PARTES DO EXERCÍCIO:
1 > Responda com base no texto sobre ortodoxia e ortopatia:
(a) Quais campos do saber são citados nominalmente como contribuição para conhecer essas situações?
(b) Que termo aparece entre parênteses para designar o conjunto de sentimentos e paixões?
(c) Como o texto define ortopatia?
2 > Transcreva sem alterações o trecho do texto sobre ortodoxia e ortopatia que vai de "O surgimento de" até "a condição humana.".

TEXTO DO EXERCÍCIO:
Ortodoxia e ortopatia

 

A sociedade contemporânea, já tão ferida por graves descompassos, não pode confundir visíveis situações patológicas com o bem. No conjunto dessas situações, estão aqueles que se acham defensores da “verdade absoluta” e, por isso mesmo, distanciam-se da Verdade, que é Deus Misericordioso. Assim se configuram os radicalismos e as polarizações, o ataque a pessoas e a instituições, os grupos que se acham no direito de tirar a vida do outro em nome daquilo em que acreditam. Mentes doentias, que necessitam recuperar a sanidade, a inteireza moral e afetiva.

O surgimento de dinâmicas messiânicas perigosas, agrupamentos que se percebem como “donos da verdade” e com o direito de julgar os outros em nome da fé, mesmo sem a mínima competência, revela uma urgência: investimentos humanísticos e espirituais para que todos se compreendam como irmãos uns dos outros, filhos e filhas de Deus. Essa compreensão é necessária para que cada pessoa faça a diferença, agindo a partir de valores ético-morais coerentes com o Evangelho de Jesus Cristo.  A sociedade não pode permanecer indiferente diante de um progressivo e generalizado adoecimento que está corroendo a condição humana.

É preocupante o desvario verificado nos mais variados segmentos sociais, institucionais e, também, no contexto religioso. Situações que merecem ser conhecidas em suas complexidades, a partir da contribuição de diferentes campos do saber – antropologia, filosofia, sociologia, teologia e tantos outros. Avaliações a partir de referências à ortodoxia e à ortopatia são caminho promissor para conhecer e mudar essa realidade. O conjunto de sentimentos e paixões (pathos) é elemento fundante e determinante da condição humana – saudável ou doentia. Tem uma fortíssima influência na dimensão racional. Pode gerar, assim, desvios de conduta e doenças, a partir tanto da dinâmica da rigidez quanto do laxismo.

O conceito de ortodoxia, diferentemente do que pensa o senso comum, não serve apenas para denotar posturas enrijecidas. Define a desafiadora interpretação correta de uma verdade, como crença ou dogma. O funcionamento correto da capacidade humana de conhecer a realidade é fundamental para qualificar as relações interpessoais e também para o desenvolvimento de instituições, em estreita fidelidade à sua natureza e missão. A ortodoxia requer processos cognitivos que naveguem nas águas do sentido da verdade, sem manipulações ou adaptações que se tornem, consequentemente, negação de valores e princípios. Mas essa fidelidade não pode significar “estreitar a verdade” a partir de mentalidades e posturas. Eis, pois, a importância do que se define por ortopatia:  o cultivo correto de sentimentos, de modo coerente com a espiritualidade, a transcendência e a fé.

DADOS FORNECIDOS:
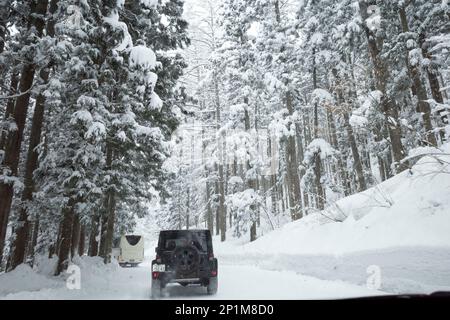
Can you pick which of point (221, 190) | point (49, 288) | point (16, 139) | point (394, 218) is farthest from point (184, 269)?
point (221, 190)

RESPOSTAS POR TAREFA:
1 >
(a) Antropologia, filosofia, sociologia e teologia.
(b) Pathos.
(c) O cultivo correto de sentimentos, de modo coerente com a espiritualidade, a transcendência e a fé.

2 >
O surgimento de dinâmicas messiânicas perigosas, agrupamentos que se percebem como “donos da verdade” e com o direito de julgar os outros em nome da fé, mesmo sem a mínima competência, revela uma urgência: investimentos humanísticos e espirituais para que todos se compreendam como irmãos uns dos outros, filhos e filhas de Deus. Essa compreensão é necessária para que cada pessoa faça a diferença, agindo a partir de valores ético-morais coerentes com o Evangelho de Jesus Cristo.  A sociedade não pode permanecer indiferente diante de um progressivo e generalizado adoecimento que está corroendo a condição humana.